»»

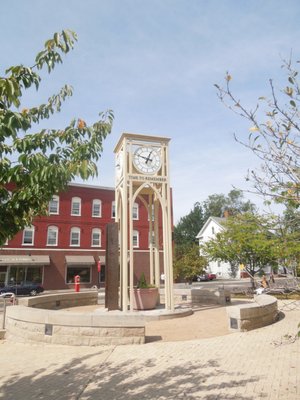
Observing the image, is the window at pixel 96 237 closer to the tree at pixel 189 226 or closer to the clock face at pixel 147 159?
the clock face at pixel 147 159

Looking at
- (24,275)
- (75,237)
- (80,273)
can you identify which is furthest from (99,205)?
(24,275)

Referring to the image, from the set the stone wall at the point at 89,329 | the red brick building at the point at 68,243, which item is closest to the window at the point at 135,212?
the red brick building at the point at 68,243

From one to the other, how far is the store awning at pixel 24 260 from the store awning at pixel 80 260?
7.26ft

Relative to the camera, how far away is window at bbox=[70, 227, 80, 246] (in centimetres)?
3662

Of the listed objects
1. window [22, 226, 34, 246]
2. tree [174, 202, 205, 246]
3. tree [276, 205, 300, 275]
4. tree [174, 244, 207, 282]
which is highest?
tree [174, 202, 205, 246]

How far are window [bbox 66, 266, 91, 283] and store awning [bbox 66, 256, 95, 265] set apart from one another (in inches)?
36.4

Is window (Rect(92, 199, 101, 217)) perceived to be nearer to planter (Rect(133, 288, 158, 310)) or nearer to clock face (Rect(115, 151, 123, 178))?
clock face (Rect(115, 151, 123, 178))

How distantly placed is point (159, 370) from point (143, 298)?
711 centimetres

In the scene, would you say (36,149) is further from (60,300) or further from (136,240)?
(136,240)

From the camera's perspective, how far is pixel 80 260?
117 ft

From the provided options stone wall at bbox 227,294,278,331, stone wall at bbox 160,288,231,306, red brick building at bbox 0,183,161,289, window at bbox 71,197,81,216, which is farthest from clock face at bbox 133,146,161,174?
window at bbox 71,197,81,216

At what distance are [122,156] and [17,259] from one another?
2390 cm

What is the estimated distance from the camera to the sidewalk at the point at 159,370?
5.03m

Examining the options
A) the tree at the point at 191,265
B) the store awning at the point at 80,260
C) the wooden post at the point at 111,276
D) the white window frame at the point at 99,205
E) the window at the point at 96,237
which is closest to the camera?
the wooden post at the point at 111,276
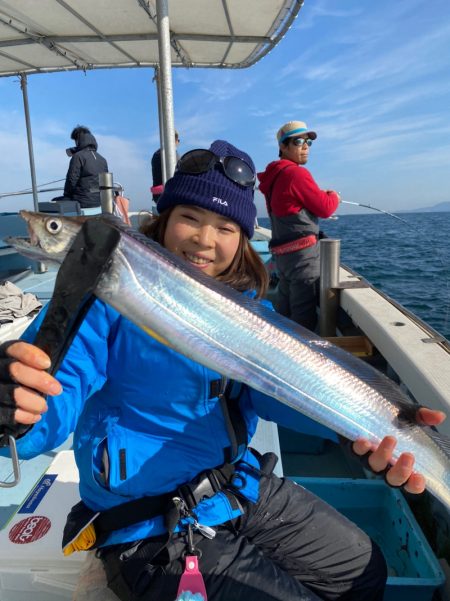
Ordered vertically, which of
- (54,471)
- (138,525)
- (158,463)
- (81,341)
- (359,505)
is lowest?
(359,505)

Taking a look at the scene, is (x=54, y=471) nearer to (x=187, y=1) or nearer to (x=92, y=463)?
(x=92, y=463)

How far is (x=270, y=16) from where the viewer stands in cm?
501

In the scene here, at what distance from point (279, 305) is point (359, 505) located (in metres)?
3.55

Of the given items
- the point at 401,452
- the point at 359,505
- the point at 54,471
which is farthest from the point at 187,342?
the point at 359,505

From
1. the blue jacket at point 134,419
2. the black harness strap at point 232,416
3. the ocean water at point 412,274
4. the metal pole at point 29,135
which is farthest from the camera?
the ocean water at point 412,274

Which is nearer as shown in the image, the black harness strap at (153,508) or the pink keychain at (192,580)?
the pink keychain at (192,580)

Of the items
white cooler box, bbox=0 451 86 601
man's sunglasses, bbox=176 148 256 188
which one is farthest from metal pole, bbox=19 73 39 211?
white cooler box, bbox=0 451 86 601

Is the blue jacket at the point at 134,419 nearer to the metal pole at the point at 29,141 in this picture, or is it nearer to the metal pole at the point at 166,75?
the metal pole at the point at 166,75

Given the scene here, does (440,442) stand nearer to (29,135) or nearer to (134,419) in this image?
(134,419)

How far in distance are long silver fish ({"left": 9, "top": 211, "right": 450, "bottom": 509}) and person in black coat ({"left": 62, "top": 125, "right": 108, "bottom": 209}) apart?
8.33m

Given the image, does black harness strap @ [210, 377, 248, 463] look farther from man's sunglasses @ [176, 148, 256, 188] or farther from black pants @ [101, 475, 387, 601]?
man's sunglasses @ [176, 148, 256, 188]

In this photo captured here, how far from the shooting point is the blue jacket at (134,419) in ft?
5.36

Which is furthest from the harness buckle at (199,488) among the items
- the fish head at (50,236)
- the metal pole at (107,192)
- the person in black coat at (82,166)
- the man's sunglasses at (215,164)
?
the person in black coat at (82,166)

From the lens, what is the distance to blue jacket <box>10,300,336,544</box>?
1634 mm
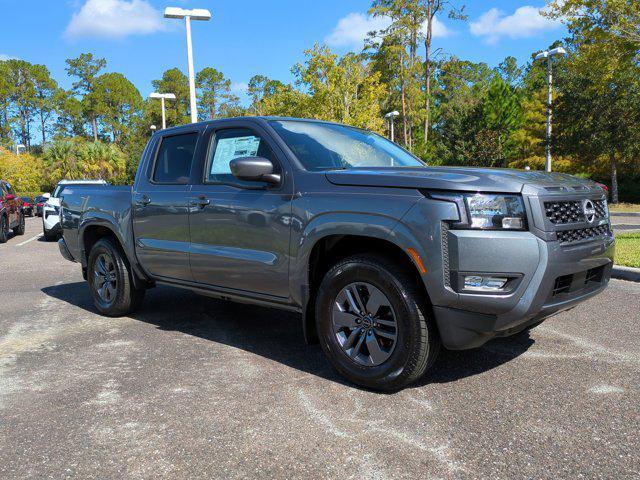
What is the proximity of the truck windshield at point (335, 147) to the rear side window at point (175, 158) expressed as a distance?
957 mm

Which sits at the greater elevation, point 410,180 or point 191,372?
point 410,180

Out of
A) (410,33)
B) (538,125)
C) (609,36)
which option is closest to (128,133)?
(410,33)

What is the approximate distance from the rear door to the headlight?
8.03 feet

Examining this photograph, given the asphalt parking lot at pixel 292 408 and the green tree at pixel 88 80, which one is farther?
the green tree at pixel 88 80

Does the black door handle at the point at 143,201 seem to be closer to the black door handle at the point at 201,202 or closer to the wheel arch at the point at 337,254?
the black door handle at the point at 201,202

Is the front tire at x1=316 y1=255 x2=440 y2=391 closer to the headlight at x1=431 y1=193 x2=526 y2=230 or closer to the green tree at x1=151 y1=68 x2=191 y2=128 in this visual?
the headlight at x1=431 y1=193 x2=526 y2=230

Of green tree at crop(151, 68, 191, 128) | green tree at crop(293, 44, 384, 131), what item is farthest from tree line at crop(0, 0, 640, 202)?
green tree at crop(151, 68, 191, 128)

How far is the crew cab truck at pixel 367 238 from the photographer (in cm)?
317

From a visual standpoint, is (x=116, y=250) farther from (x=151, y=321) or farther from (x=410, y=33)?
(x=410, y=33)

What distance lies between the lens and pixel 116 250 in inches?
224

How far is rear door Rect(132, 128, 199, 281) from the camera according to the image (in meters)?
4.81

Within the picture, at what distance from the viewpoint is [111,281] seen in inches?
230

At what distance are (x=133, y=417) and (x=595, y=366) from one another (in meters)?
3.11

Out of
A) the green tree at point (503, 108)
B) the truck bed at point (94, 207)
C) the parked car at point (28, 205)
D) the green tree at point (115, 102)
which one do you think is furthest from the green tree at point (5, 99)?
the truck bed at point (94, 207)
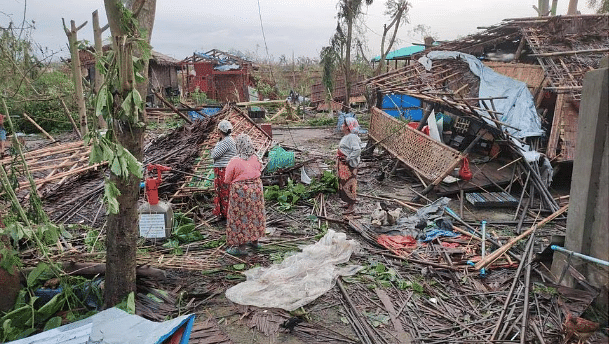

««

* What is required: Please tally the lines above that contain the string "camera", treating uppercase and lowercase as different, and reply with the number alone.

* Result for this task: 6